The nature of the state is essential to a full analysis of continuity. The Themistocles-Adeimantus debate reveals two ways of understanding a state, viz. as a group of people and as a piece of land. Aristotle introduces a third: as a constitution. It is his famous thesis that the form of the city-state’s constitution determines whether a city-state continues to exist as the same city-state. The people can be totally different without changing the city-state’s identity. Likewise, the city-state’s identity can be ruptured due to constitutional break while all people are the same. Scholarly debates to date can be very roughly seen as one among these lines of thinking, among modified, more sophisticated versions of each understanding of the state.

I would like to show that the truth is likely to lie in not any one, but the combination of some (and not all) of the lines of thinking. My strategy is to look at each major component of the state such as people, space, power, and over time, culture, and explain how their continuation and evolution over time might bear on the identity of the whole unit whose components they are.

The analysis is pertinent to an important question: how important is political self-determination to a state’s continuity?
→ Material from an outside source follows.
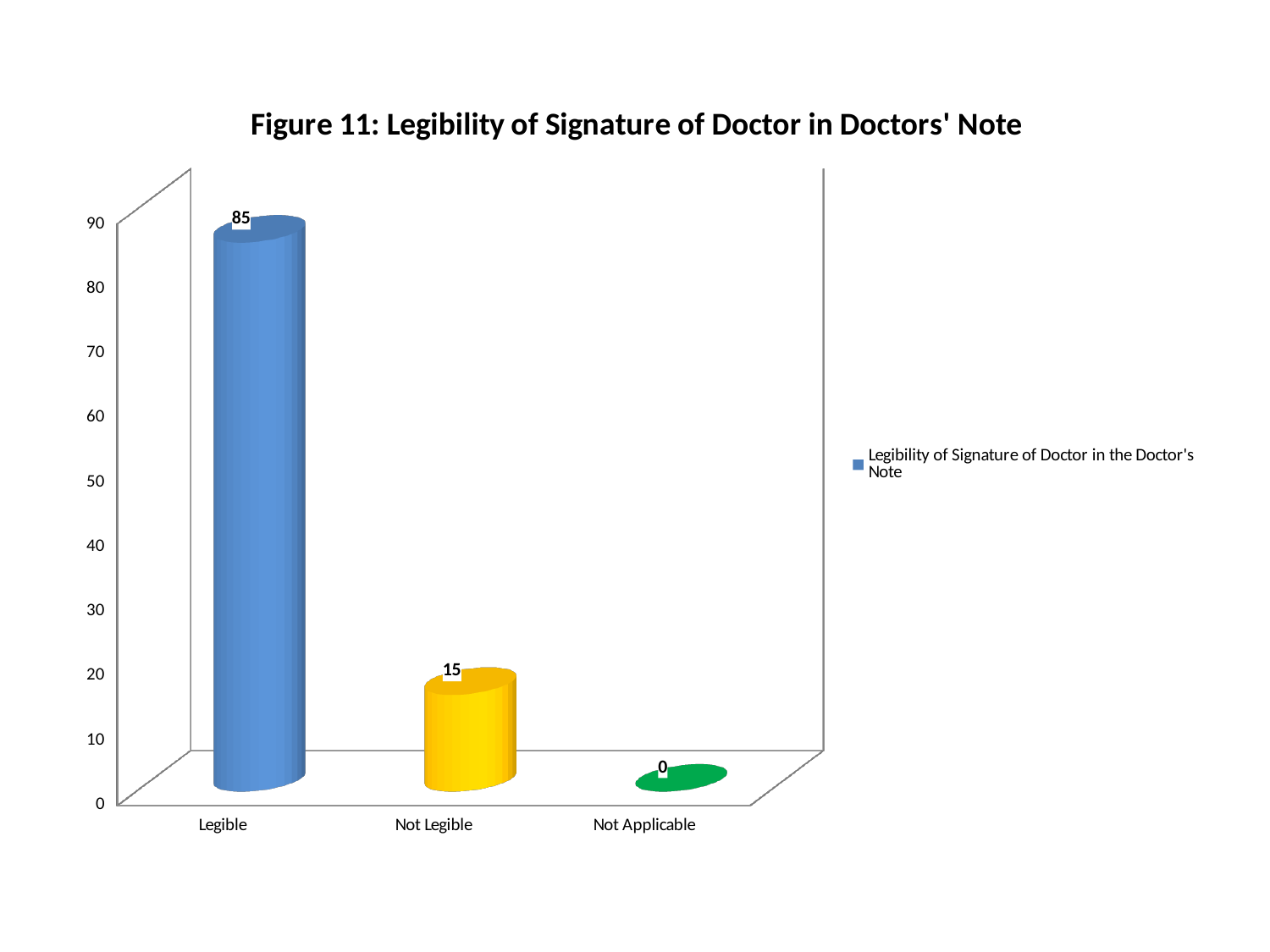
Which is larger, the value for Not Legible or the value for Not Applicable? Not Legible What kind of chart is shown on the slide? bar chart What is the value for Not Applicable? 0 How many categories are shown on the x axis? 3 What is the value for Legible? 85 Is the value for Legible greater or less than 80? greater Which category has the highest value? Legible What is the value for Not Legible? 15 Which category has the lowest value? Not Applicable How many series does the legend list? 1 What is the difference between the values for Legible and Not Legible? 70 What is the title of the chart? Figure 11: Legibility of Signature of Doctor in Doctors' Note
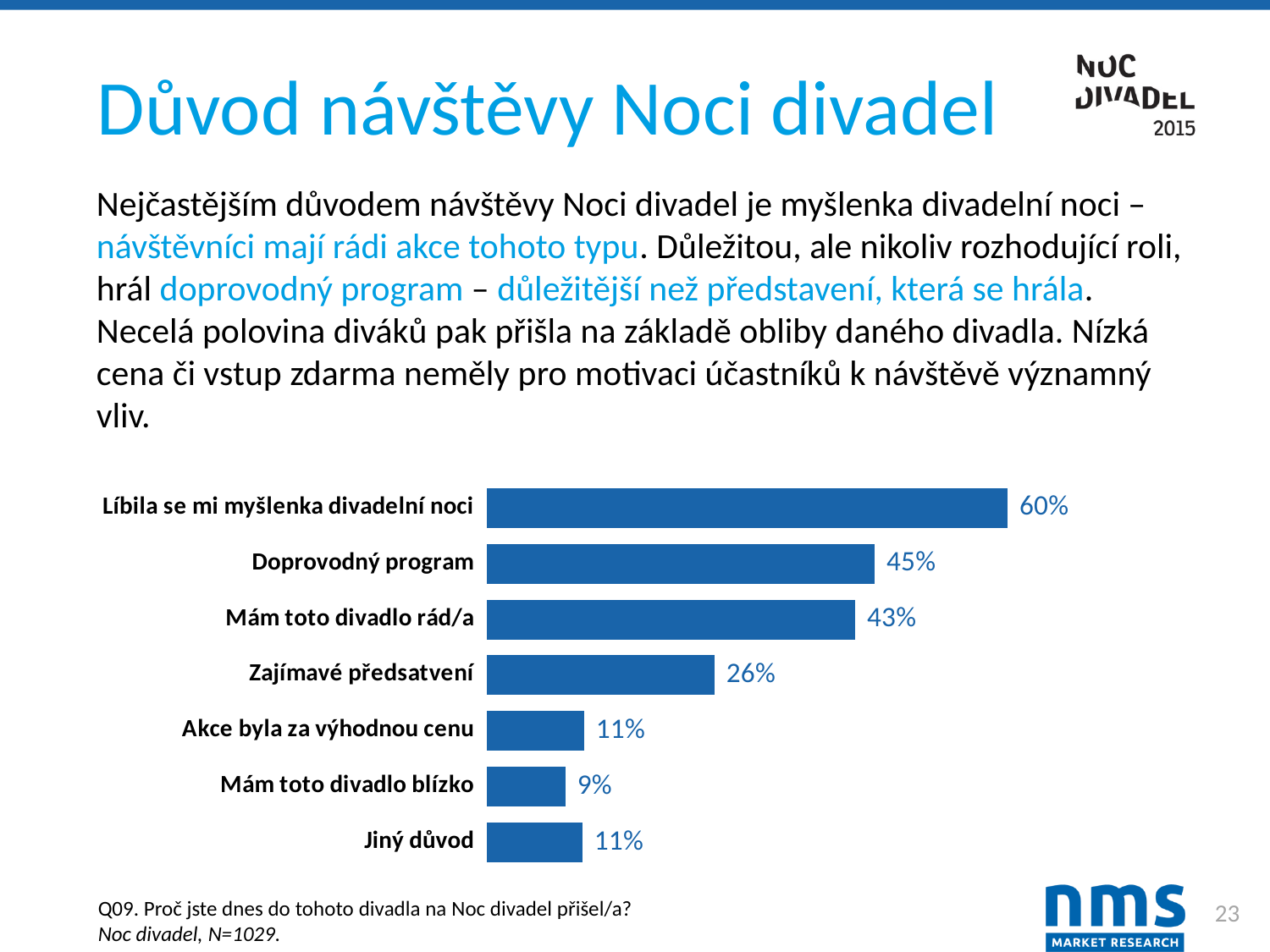
What is the difference between the values for "Líbila se mi myšlenka divadelní noci" and "Doprovodný program"? 15% What kind of chart is shown on the slide? Bar chart Which category has the lowest value? Mám toto divadlo blízko What is the value for "Zajímavé předsatvení"? 26% Which is larger, the value for "Doprovodný program" or the value for "Zajímavé předsatvení"? Doprovodný program What is the value for "Líbila se mi myšlenka divadelní noci"? 60% How many categories are shown in the chart? 7 What is the value for "Akce byla za výhodnou cenu"? 11% Which category has the highest value? Líbila se mi myšlenka divadelní noci What is the difference between the values for "Mám toto divadlo rád/a" and "Zajímavé předsatvení"? 17% What is the value for "Doprovodný program"? 45% What is the value for "Mám toto divadlo blízko"? 9%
A national community has an understanding about who it is, or which historical community it is continuous with. I call this the community’s cross-temporal self-identification. We tend to think this should play a key role in the community’s continuing identity. But further analysis may indicate a much more qualified role. What I think I can say now is that a community’s self-identification is a cause of its continuity, but the identification does not in itself translate into the actual continuity of the community. Sometimes, in fact, the self-identification can be blatantly false. Just as a person is not always whom they think they are, so too a community cannot be whatever it identifies itself with. In other words, we are not always what we believe we are.